Differential D1 and D2 receptor-mediated effects on immediate early gene induction in a transgenic mouse model of Huntington's disease.

Abstract The diminished expression of D 1 and D 2 dopamine receptors is a well-documented hallmark of Huntington’s disease (HD), but relatively little is known about how these changes in receptor populations affect the dopaminergic responses of striatal neurons. Using transgenic mice expressing an N-terminal portion of mutant huntingtin (R6/2 mice), we have examined immediate early gene (IEG) expression as an index of dopaminergic signal transduction. c-fos, jun B, zif268, and N10 mRNA levels and expression patterns were analyzed using quantitative in situ hybridization histochemistry following intraperitoneal administration of selective D 1 and D 2 family pharmacological agents (SKF-82958 and eticlopride).

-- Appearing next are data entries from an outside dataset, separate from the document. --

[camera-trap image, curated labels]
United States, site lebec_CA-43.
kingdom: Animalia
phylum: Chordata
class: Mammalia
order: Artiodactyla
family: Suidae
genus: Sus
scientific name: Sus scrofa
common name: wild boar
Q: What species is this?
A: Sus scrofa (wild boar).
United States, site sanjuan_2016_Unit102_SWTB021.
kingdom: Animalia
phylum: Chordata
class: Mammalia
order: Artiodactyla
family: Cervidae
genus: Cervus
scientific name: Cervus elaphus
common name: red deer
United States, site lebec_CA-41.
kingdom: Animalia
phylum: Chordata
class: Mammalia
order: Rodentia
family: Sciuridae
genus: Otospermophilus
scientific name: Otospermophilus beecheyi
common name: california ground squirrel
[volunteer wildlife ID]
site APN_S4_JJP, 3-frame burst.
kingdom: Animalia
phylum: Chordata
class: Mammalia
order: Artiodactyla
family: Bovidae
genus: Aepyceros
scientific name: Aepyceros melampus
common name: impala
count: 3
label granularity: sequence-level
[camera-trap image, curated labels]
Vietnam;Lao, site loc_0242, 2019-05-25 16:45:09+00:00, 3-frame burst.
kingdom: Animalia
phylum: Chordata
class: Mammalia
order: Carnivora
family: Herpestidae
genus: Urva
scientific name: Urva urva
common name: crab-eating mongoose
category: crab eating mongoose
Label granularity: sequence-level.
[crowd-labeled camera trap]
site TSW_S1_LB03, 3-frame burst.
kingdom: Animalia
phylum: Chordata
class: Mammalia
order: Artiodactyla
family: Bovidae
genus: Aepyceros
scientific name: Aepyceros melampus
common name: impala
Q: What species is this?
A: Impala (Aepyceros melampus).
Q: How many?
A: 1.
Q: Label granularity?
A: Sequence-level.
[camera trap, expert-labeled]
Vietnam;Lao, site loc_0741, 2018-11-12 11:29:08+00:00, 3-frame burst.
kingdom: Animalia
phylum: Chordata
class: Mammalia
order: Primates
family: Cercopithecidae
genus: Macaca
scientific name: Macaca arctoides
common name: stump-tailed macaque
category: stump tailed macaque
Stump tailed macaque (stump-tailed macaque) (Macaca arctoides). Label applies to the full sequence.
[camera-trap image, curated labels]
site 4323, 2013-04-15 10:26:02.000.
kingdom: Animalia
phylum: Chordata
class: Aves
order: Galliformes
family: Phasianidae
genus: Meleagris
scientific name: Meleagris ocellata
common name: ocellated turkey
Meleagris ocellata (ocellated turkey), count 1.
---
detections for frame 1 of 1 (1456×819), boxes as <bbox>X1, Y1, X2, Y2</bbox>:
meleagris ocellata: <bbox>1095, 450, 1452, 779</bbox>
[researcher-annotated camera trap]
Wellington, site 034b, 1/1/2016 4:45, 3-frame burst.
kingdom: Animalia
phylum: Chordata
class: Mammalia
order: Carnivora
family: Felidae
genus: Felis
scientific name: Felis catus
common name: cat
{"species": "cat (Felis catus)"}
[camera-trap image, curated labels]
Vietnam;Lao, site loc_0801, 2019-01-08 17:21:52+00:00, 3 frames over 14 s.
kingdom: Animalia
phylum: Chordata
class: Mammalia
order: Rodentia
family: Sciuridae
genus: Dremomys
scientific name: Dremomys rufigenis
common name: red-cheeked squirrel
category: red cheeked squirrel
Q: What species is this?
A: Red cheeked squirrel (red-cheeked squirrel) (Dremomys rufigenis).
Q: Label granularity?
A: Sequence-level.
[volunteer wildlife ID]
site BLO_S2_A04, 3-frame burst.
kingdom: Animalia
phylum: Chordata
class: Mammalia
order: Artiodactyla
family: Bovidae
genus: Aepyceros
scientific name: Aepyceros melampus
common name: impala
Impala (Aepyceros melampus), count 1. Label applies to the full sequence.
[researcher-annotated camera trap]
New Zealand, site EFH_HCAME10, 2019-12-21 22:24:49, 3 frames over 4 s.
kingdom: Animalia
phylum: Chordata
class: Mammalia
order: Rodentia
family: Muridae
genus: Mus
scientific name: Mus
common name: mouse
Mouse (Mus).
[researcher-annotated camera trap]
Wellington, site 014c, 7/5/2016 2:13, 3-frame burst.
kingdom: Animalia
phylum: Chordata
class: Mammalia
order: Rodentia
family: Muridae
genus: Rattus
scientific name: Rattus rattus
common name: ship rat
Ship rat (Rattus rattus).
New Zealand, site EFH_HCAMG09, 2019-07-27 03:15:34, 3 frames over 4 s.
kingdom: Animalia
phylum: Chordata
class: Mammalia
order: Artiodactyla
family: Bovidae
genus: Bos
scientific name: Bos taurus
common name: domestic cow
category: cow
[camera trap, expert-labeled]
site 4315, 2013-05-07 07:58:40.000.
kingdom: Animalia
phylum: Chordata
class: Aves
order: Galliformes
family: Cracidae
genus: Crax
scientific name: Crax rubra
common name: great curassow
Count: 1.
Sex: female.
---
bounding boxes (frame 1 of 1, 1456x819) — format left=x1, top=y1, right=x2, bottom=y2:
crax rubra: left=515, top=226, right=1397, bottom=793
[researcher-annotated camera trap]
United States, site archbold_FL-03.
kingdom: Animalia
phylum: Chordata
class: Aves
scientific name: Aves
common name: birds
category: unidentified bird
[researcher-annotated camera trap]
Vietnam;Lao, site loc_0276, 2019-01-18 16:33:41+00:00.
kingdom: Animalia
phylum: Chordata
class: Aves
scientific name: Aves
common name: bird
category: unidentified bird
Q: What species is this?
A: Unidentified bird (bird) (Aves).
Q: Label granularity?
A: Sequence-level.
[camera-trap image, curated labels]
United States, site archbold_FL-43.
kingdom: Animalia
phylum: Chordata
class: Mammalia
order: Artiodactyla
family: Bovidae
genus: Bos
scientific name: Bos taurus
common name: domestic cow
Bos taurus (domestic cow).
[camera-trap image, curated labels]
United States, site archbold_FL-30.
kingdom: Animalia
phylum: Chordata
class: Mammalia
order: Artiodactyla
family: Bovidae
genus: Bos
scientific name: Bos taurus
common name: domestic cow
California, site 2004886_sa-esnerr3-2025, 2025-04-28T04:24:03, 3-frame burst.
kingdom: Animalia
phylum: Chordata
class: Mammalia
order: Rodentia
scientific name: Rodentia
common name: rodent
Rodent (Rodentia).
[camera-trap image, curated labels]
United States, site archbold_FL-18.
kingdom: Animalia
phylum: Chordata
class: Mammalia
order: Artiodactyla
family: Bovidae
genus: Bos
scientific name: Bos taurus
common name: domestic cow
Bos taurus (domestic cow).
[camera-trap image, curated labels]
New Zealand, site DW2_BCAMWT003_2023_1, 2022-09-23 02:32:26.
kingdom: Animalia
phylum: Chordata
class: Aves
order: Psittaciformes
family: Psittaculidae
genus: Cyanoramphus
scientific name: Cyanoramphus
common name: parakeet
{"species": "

Basal IEG levels were generally lower in the dorsal subregion of R6/2 striata relative to wild-type control striata at 10–11 weeks of age, a finding in accord with previously reported decreases in D 1 and adenosine A 2A receptors. D 2 -antagonist-stimulated IEG expression was significantly reduced in the striata of transgenic animals. In contrast, D 1 -agonist-induced striatal R6/2 IEG mRNA levels were either equivalent or significantly enhanced relative to control levels, an unexpected result given the reduced level of D 1 receptors in R6/2 animals. Understanding the functional bases for these effects may further elucidate the complex pathophysiology of Huntington’s disease.